What you have to do - Please arrange the lines of the listing, from the line with "By looking at" through the last line of the listing, both included, as a numbered list, leaving out any blank lines.

>> begin

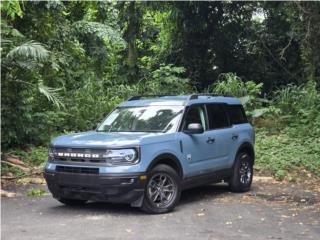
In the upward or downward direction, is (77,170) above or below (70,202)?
above

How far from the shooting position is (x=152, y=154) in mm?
8148

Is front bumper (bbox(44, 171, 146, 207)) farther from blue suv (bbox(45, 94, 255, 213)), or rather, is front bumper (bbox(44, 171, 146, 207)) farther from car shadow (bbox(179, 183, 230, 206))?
car shadow (bbox(179, 183, 230, 206))

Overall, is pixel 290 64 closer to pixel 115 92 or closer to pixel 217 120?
pixel 115 92

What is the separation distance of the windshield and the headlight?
0.96m

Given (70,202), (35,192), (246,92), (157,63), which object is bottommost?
(35,192)

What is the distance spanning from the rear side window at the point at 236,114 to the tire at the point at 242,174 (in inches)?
26.0

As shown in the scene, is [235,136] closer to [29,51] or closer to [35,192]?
[35,192]

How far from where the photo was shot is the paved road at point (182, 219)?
6.97 metres

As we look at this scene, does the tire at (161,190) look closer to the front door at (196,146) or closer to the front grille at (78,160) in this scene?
the front door at (196,146)

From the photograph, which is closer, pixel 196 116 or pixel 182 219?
pixel 182 219

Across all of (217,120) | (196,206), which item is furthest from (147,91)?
(196,206)

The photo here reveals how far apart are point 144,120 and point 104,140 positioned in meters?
A: 1.11

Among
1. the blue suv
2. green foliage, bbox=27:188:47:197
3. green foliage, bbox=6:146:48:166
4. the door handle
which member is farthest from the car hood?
green foliage, bbox=6:146:48:166

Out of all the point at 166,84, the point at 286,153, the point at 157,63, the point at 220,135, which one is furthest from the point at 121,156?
the point at 157,63
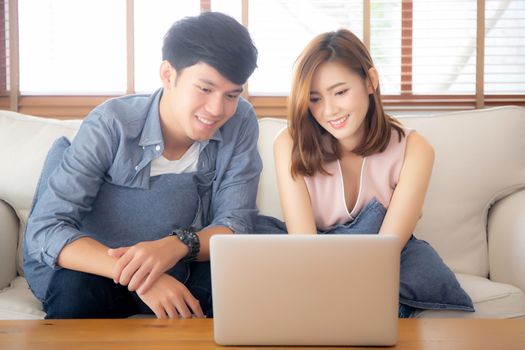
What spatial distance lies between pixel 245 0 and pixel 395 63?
671 mm

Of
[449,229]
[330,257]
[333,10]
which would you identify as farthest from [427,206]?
[333,10]

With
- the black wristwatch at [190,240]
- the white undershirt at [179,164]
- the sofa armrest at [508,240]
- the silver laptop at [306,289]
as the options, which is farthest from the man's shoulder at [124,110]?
the sofa armrest at [508,240]

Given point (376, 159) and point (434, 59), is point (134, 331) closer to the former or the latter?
point (376, 159)

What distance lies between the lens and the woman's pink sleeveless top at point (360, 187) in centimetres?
187

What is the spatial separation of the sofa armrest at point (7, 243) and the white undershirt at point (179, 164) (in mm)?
527

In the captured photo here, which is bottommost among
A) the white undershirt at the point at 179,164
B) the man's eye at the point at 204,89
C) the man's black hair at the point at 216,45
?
the white undershirt at the point at 179,164

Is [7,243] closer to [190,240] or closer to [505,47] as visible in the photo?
[190,240]

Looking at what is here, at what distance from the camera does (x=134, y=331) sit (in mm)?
1211

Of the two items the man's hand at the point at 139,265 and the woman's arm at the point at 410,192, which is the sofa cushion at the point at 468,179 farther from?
the man's hand at the point at 139,265

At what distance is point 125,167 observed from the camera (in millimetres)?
1746

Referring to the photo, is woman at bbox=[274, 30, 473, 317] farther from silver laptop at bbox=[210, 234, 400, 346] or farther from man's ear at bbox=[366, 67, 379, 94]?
silver laptop at bbox=[210, 234, 400, 346]

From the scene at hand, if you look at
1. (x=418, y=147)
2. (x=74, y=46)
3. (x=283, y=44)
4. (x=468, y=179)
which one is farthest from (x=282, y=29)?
(x=418, y=147)

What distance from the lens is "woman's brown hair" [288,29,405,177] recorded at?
1786mm

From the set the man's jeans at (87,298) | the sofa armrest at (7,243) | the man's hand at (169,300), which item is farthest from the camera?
the sofa armrest at (7,243)
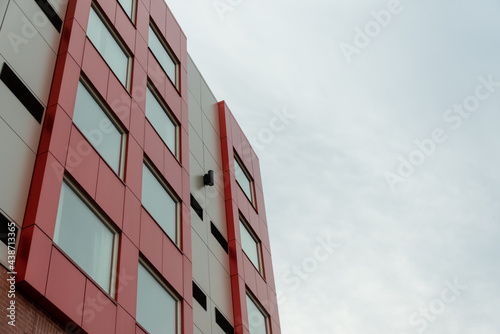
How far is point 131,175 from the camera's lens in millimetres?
17047

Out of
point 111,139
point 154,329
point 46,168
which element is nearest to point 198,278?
point 154,329

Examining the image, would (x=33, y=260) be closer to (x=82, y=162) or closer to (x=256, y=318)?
(x=82, y=162)

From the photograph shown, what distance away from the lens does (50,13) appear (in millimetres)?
16688

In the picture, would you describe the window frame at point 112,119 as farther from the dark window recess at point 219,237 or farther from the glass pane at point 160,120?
the dark window recess at point 219,237

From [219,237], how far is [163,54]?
7.90 m

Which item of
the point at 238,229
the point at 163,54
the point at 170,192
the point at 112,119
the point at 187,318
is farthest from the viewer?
the point at 163,54

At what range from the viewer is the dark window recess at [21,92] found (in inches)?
538

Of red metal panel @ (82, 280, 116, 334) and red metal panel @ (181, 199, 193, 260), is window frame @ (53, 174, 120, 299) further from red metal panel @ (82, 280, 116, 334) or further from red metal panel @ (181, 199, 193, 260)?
red metal panel @ (181, 199, 193, 260)

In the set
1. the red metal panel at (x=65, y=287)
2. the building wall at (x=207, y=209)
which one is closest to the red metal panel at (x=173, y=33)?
the building wall at (x=207, y=209)

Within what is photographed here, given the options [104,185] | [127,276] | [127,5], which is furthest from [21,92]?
[127,5]

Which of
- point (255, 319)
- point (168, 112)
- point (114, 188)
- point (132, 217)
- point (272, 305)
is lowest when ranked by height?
point (255, 319)

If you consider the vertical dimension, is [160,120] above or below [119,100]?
above

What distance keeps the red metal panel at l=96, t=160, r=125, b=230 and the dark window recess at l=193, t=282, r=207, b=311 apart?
4875 mm

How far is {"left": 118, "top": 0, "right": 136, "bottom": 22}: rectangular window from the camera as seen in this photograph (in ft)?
72.3
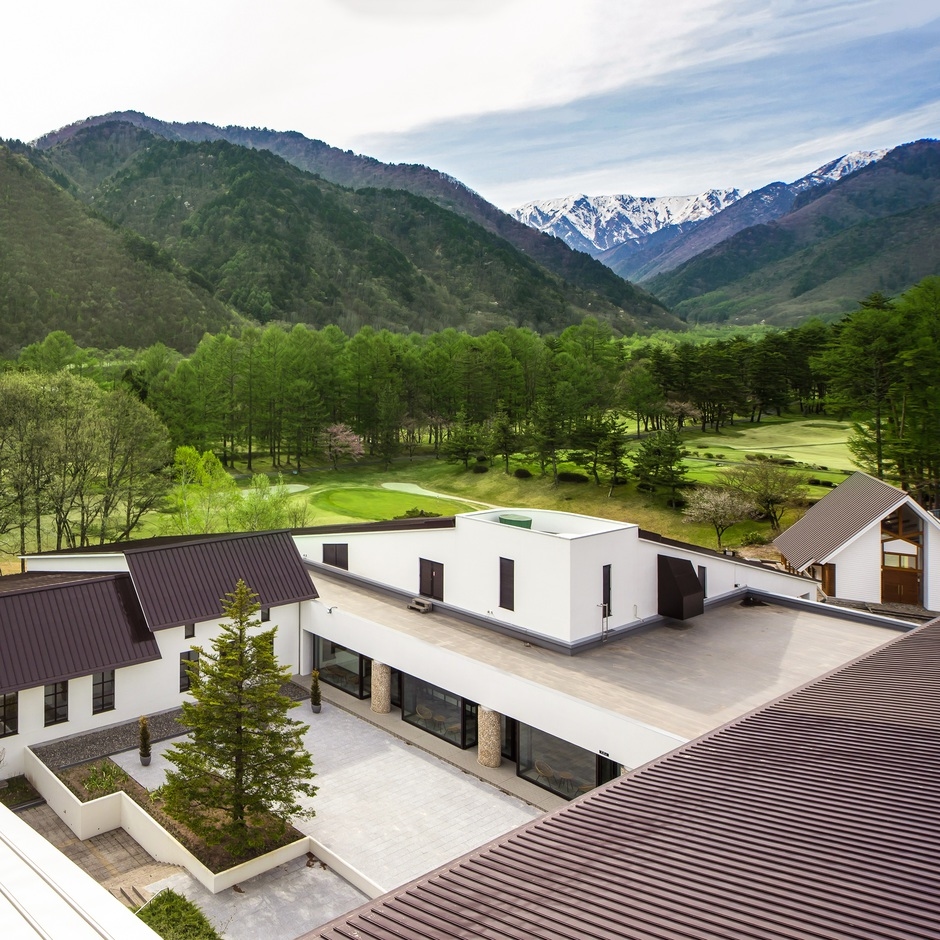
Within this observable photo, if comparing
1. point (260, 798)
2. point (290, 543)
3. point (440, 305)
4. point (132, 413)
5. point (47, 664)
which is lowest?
point (260, 798)

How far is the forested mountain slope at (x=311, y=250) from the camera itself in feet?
473

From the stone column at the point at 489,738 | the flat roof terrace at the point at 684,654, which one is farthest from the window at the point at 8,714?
the stone column at the point at 489,738

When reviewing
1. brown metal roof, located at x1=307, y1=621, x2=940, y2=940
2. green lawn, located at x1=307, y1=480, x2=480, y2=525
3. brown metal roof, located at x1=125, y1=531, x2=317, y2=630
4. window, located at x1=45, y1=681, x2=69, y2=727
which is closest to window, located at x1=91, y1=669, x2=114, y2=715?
window, located at x1=45, y1=681, x2=69, y2=727

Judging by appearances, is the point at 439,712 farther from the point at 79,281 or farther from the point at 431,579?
the point at 79,281

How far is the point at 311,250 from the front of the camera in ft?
515

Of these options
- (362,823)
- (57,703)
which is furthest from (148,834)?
(57,703)

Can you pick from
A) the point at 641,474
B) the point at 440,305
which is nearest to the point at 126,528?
the point at 641,474

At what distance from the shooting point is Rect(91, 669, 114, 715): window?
17656 mm

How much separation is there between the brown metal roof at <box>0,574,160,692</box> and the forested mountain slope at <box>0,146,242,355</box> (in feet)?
260

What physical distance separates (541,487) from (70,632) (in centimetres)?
3941

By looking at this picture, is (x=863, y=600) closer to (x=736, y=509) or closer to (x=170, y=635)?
(x=736, y=509)

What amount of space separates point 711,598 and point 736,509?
18638mm

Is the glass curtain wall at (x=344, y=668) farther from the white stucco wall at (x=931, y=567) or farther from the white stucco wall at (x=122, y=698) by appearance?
the white stucco wall at (x=931, y=567)

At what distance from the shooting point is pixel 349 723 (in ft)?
Result: 61.5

>> end

Reply -
1. By looking at this picture, is (x=863, y=600) closer to (x=736, y=509) or closer to (x=170, y=635)?
2. (x=736, y=509)
3. What amount of space separates point 711,598 and point 736,509?
4. 18638mm
5. Is the glass curtain wall at (x=344, y=668) farther from the white stucco wall at (x=931, y=567) or farther from the white stucco wall at (x=122, y=698) by appearance?
6. the white stucco wall at (x=931, y=567)
7. At what distance from the shooting point is pixel 349 723 (in ft)?
8. Result: 61.5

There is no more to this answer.